**What to work on**
Could you turn every line of the records, from the line with "From what is" through the end of the records, into a Markdown table with the columns No. and Text, numbering each row and leaving out blank lines?

**Data section**
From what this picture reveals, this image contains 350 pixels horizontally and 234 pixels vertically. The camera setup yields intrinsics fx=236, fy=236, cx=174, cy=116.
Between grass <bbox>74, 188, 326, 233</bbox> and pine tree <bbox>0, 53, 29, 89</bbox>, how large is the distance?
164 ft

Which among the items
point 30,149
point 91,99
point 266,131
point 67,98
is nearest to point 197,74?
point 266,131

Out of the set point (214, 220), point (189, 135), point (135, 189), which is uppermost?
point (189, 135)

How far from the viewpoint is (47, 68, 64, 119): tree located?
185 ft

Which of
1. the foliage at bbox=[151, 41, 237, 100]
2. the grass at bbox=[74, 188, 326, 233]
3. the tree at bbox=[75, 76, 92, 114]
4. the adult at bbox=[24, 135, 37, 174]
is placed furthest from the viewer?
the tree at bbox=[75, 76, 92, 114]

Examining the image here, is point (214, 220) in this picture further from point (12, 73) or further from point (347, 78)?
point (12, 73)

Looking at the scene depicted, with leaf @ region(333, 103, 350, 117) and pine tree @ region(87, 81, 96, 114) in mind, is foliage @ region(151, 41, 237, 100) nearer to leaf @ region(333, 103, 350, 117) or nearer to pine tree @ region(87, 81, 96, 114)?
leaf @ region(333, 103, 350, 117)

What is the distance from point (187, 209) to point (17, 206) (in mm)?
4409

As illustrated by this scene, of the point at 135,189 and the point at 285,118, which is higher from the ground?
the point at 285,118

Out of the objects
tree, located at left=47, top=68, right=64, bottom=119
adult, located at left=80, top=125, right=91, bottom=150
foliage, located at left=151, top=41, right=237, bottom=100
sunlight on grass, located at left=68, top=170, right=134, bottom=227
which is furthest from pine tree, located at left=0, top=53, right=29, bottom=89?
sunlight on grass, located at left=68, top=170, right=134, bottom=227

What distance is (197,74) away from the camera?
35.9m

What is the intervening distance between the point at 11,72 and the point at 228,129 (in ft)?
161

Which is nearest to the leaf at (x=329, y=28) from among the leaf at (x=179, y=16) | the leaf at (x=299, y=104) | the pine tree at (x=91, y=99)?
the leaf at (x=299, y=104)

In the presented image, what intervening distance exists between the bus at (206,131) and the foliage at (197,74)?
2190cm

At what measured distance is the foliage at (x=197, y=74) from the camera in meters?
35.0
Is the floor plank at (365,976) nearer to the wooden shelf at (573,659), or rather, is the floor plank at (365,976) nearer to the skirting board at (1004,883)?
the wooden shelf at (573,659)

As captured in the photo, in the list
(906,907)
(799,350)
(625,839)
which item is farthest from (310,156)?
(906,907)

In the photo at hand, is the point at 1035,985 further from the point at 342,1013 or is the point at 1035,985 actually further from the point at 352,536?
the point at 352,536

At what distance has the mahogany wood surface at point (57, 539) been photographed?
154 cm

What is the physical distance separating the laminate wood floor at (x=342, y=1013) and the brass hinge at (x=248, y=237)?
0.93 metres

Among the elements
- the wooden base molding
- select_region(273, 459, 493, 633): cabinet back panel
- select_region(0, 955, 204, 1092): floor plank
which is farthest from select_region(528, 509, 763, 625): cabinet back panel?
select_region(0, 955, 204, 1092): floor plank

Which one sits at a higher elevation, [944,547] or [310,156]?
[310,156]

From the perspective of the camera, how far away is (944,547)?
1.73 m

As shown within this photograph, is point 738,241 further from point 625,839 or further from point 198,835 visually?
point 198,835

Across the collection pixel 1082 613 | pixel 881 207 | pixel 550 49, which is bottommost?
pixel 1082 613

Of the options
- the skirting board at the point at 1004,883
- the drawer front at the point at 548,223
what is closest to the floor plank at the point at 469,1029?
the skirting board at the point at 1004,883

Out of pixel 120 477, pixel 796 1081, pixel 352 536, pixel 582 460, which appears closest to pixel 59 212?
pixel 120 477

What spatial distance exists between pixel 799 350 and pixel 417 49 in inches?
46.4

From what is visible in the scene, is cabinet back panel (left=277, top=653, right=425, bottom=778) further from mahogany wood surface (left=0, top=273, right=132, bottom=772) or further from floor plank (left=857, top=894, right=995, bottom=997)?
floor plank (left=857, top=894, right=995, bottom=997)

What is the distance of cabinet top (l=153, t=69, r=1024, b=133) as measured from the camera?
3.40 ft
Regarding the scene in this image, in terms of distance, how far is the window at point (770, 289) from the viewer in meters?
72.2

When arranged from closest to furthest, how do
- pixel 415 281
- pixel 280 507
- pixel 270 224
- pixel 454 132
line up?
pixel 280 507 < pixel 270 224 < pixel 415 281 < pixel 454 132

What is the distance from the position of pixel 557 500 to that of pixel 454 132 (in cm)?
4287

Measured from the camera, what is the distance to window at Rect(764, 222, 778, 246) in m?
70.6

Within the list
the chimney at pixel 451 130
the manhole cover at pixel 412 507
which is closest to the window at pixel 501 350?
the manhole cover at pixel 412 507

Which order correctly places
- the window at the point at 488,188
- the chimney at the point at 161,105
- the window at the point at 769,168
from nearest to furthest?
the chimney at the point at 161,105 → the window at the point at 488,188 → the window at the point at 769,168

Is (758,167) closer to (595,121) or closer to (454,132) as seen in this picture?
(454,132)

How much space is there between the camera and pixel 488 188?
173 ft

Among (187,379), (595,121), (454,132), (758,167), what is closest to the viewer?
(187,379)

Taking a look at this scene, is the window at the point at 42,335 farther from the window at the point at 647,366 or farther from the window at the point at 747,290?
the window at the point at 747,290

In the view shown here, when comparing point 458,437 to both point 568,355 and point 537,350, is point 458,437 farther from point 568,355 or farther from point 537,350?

**Written response**
| No. | Text |
|---|---|
| 1 | From what is visible in the scene, is cabinet back panel (left=277, top=653, right=425, bottom=778) further from mahogany wood surface (left=0, top=273, right=132, bottom=772) or further from floor plank (left=857, top=894, right=995, bottom=997)? |
| 2 | floor plank (left=857, top=894, right=995, bottom=997) |
| 3 | What is the distance of cabinet top (l=153, t=69, r=1024, b=133) as measured from the camera? |
| 4 | 3.40 ft |
| 5 | Regarding the scene in this image, in terms of distance, how far is the window at point (770, 289) from the viewer in meters? |
| 6 | 72.2 |
| 7 | When arranged from closest to furthest, how do |
| 8 | - pixel 415 281 |
| 9 | - pixel 280 507 |
| 10 | - pixel 270 224 |
| 11 | - pixel 454 132 |
| 12 | line up? |
| 13 | pixel 280 507 < pixel 270 224 < pixel 415 281 < pixel 454 132 |
| 14 | What is the distance from the position of pixel 557 500 to that of pixel 454 132 (in cm)? |
| 15 | 4287 |
| 16 | Measured from the camera, what is the distance to window at Rect(764, 222, 778, 246) in m? |
| 17 | 70.6 |
| 18 | Within the list |
| 19 | the chimney at pixel 451 130 |
| 20 | the manhole cover at pixel 412 507 |
| 21 | which is closest to the window at pixel 501 350? |
| 22 | the manhole cover at pixel 412 507 |
| 23 | Which order correctly places |
| 24 | - the window at the point at 488,188 |
| 25 | - the chimney at the point at 161,105 |
| 26 | - the window at the point at 769,168 |
| 27 | from nearest to furthest? |
| 28 | the chimney at the point at 161,105 → the window at the point at 488,188 → the window at the point at 769,168 |
| 29 | Is (758,167) closer to (595,121) or closer to (454,132) as seen in this picture? |
| 30 | (454,132) |
| 31 | How much space is there between the camera and pixel 488 188? |
| 32 | 173 ft |
| 33 | Among (187,379), (595,121), (454,132), (758,167), what is closest to the viewer? |
| 34 | (187,379) |
| 35 | Taking a look at this scene, is the window at the point at 42,335 farther from the window at the point at 647,366 or farther from the window at the point at 747,290? |
| 36 | the window at the point at 747,290 |
| 37 | In the view shown here, when comparing point 458,437 to both point 568,355 and point 537,350, is point 458,437 farther from point 568,355 or farther from point 537,350? |